The qualimap report contains a plot of the DNA insert size, which may be expected to show fragments consistent with multiples of nucleosomal lengths (~180 bp), since CUT&Tag typically inserts adapted on either side of a nucleosome. Shorted particles may result from tagmentation within a chromatin particle, in linker DNA regions, or from a section of DNA bound by a transcription factor, for example. The qualimap plot appears as:

Carry out QC filtering

The aligned data will be filtered to:

  • Remove mitochondrial reads
  • Remove duplicate reads
  • Remove reads with a mapping quality <30 (includes non-uniquely mapped reads)

Remove mitochondrial reads

samtools view -h <sample>-sorted.bam | grep -v chrM | samtools sort -O bam -o <sample>.rmChrM.bam -T .

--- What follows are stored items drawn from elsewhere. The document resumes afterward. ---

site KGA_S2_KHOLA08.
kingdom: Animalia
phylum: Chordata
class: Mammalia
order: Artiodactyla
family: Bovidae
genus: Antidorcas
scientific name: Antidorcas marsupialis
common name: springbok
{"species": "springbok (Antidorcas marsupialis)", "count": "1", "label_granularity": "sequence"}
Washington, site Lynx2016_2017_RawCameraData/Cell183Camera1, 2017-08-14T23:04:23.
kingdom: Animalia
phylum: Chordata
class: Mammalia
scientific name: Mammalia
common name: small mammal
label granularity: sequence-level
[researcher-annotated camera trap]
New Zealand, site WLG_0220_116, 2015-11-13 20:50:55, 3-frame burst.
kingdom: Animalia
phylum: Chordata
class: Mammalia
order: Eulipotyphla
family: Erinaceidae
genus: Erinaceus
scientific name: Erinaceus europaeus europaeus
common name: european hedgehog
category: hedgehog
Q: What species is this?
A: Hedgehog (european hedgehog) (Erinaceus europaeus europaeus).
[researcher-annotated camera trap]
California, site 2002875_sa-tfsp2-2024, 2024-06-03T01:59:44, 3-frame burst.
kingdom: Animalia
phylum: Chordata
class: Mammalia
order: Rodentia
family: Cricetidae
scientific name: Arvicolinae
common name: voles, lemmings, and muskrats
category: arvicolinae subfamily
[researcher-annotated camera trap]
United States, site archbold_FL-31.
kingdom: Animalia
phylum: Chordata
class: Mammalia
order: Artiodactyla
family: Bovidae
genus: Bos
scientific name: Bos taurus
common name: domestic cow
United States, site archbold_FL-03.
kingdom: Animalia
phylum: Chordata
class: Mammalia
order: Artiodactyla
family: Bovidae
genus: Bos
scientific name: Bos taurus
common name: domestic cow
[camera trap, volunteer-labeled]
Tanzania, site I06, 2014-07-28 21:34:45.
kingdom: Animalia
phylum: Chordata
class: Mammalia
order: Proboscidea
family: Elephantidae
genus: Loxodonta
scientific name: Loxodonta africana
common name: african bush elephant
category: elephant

Remove duplicate reads [optional]

It may be recommended to remove duplicate reads if the % of duplicates is particularly high. To remove duplicate reads, run the following code:

samtools view -h -b -F 1024 <sample>.marked.bam > <sample>.rmDup.bam

If IgG controls are used, the duplicate level is expected to be high and duplicates should be removed.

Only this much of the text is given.